Tâche demandée: Poursuivez l'entretien consacré au rapprochement de Razel et de Bec en partant de sa dernière phrase.

Prévoyez-vous de réduire vos effectifs ?

JP - Non. Il n'y aura pas de licenciements. Le carnet de commandes de Razel-Bec nous assure une bonne visibilité. Il s'établit à 1,1 milliard d'euros, soit 16 mois d'activité. Le rapprochement va permettre des redéploiements et offrir des opportunités nouvelles d'évolutions de carrières à nos salariés. Nous voulons capitaliser sur la notoriété de Razel et de Bec, notamment pour attirer les jeunes. Pour cela, il faut avoir une taille suffisante à l'export et être puissant en France.

 

Ce rapprochement modifie-t-il vos implantations locales ?

JP - Notre stratégie d'implantation locale reste inchangée. Nous ferons quelques ajustements à la marge pour que toutes nos agences régionales atteignent une taille critique. Les travaux de proximité représentent près de 50% de nos activités TP. Le chef d'agence reste un chef d'entreprise axé sur la stratégie commerciale locale. Il disposera d'un appui plus structuré pour les grosses opérations qu'il détectera. Nos équipes locales sont intégrées et polyvalentes, capables de réaliser des ouvrages de génie civil, de terrassement ou de VRD. Seuls les travaux souterrains relèvent d'une compétence nationale et ne seront pas réalisés par les agences.

 

Quel sera l'impact de cette fusion sur les autres entités du groupe, notamment Cari ?

LF - Cari a vocation à être une entreprise nationale de bâtiment, avec des implantations locales car le bâtiment est un métier de proximité. Au-delà, ce rapprochement va nous permettre de développer une offre commerciale globale avec les autres métiers du groupe (fondations spéciales, construction métallique et électricité notamment).

Liste des données:

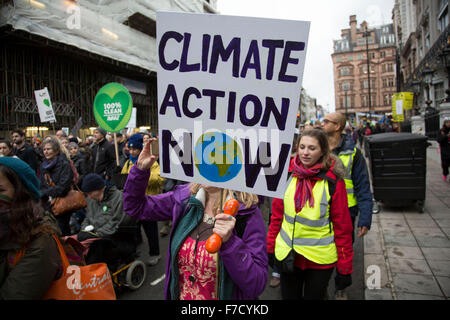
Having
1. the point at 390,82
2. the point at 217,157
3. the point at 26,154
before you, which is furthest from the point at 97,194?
the point at 390,82

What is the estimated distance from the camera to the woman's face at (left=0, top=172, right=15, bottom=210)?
147 centimetres

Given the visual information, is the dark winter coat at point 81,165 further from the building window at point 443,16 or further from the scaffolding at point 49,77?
the building window at point 443,16

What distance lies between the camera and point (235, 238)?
1394 millimetres

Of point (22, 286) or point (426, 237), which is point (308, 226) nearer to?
point (22, 286)

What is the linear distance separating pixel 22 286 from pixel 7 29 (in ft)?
51.6

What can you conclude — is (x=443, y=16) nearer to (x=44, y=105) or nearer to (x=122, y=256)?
(x=44, y=105)

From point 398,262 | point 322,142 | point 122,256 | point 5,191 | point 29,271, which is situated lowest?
point 398,262

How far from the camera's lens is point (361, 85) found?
7825cm

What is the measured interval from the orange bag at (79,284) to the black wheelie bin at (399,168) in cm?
553

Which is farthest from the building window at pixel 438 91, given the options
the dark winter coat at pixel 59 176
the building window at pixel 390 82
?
the building window at pixel 390 82

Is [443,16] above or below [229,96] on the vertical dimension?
above

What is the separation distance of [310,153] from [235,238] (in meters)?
1.20

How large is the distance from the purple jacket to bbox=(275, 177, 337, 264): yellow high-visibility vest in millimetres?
629

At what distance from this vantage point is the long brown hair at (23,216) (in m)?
1.42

Problème résolu:
L'ensemble «Razel-Bec» doit-il renforcer ses activités industrielles, exploitation de carrières notamment ?

LF – D'abord, la fusion va mettre toutes les ressources en matériaux (carrières) dans une même main. Pour la suite, nous restons à l'affut mais les opportunités de rachat sont rares. Nous avons fait de l'intégration verticale là où cela était possible, à Bordeaux, Toulouse et Montpellier. Mais c'est un investissement lourd et à long terme.

 

Les travaux ferroviaires manquent-ils à la palette de vos activités ?

LF – Nous n'avons pas besoin d'être poseur de voies pour participer à de grands projets comme la LGV Sud-Europe-Atlantique puisque nous travaillons avec d'autres qui ont cette compétence. Côté projets de transport en commun, l'activité restera très porteuse pour nous encore en 2012 notamment dans les villes plus modestes avec des matériels plus souples et moins onéreux.

 

Etes-vous présent sur les marchés du nucléaire ?

JP – Nous travaillons sur le chantier du futur réacteur nucléaire Jules Horowitz à Cadarache. Nous y expérimentons les premiers bétons lourds autoplaçants avec le CEA. Nous gérons aussi le projet clé en mains Iceda (Installation de conditionnement et d'entreposage de déchets activés) pour EDF au Bugey. Et misons beaucoup sur les marchés de renforcement du parc existant ou de démantèlement, notamment via notre agence spécialisée, basée à Marcoule.

 

Quelles sont vos ambitions à l'international ?

LF – L'export est porté par Razel, qui y réalise 25 à 30% de son chiffre d'affaires, essentiellement en Afrique (Algérie, Cameroun, Niger, Mali, Guinée équatoriale). Nous avons désormais une présence permanente au Mozambique et ciblons l'Angola et la Côte d'Ivoire. Le pôle «travaux publics» grossissant, cette part d'activités va mécaniquement diminuer et notre ambition est de la faire remonter. Notre objectif est de réaliser au moins (25%) de notre activité à l'export en nous diversifiant. La route est notre métier de base mais nous voulons aussi développer l'industrie, le génie civil, les mines et tout ce qui est lié à l'urbanisation (alimentation en eau, énergie).

 

Quel est votre ressenti du marché national?

JP – Pour l'heure, l'activité est satisfaisante grâce aux grands projets. Cependant, le carnet de commandes à 12 mois se tend dans certaines régions, notamment dans le sud. Dans le futur, la tension risque d'être très forte après 2014 quand les lignes Sud Europe Atlantique et Bretagne-Pays de la Loire seront achevées. Car les «moyens nationaux» se déverseront alors sur le marché local.

 

Ce manque de visibilité impacte-t-il vos investissements en matériels ?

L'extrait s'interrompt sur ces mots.